- EXERCISE INSTRUCTIONS
In the book description below, who built Dorset's first railway, and in what year?

- QUOTED TEXT
---

Twelveheads  2016  £16

Softback, 168 pages, 225 illustrations

For much of the twentieth century a small train periodically stopped the traffic on the main road from Wareham to Swanage. For many people this was the only manifestation of an important local industry. Ball clay had been extracted from Purbeck since the sixteenth century but it was the beginning of the nineteenth that saw the start of serious exploitation. Benjamin Fayle built Dorset’s first railway in 1806 to get his clay to the coast and over the years the needs of transport saw a number of very individual railways until the 1990s. This book is the result of the author’s lifelong interest in the industry and his detailed personal knowledge of the mines and railways. It tells of the many aspects of clay extraction and mining, processing and weathering, tramways, horses, locomotives and rolling stock, family connections and personalities, merchants and miners, accidents and rescues, education and the school train, shipping and the effects of war. The railway story is taken from the historic plateway of 1806 through the variety of lines, using six different gauges, that saw use for nearly two centuries; including the Middlebere Tramway, the Goathorn Tramway and the Norden and Goathorn Railway. It includes an account of the famous Russell’s time in Dorset, before its return home to Wales. Many photographs and drawings are published for the first time. 225 illustrations.

---

- RAW DATA

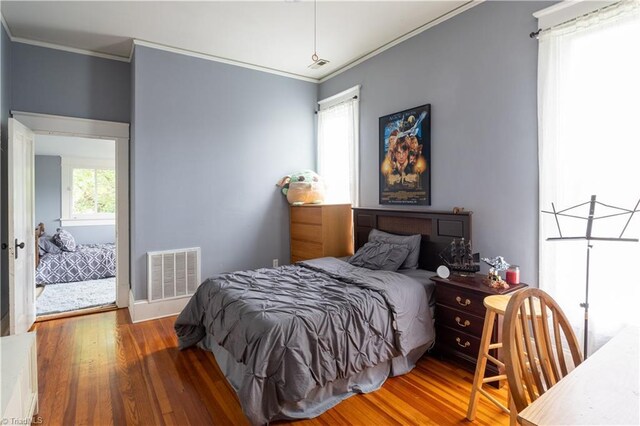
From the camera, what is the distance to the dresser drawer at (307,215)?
4.12m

---

- ANSWER TO THIS EXERCISE
Benjamin Fayle built it in 1806.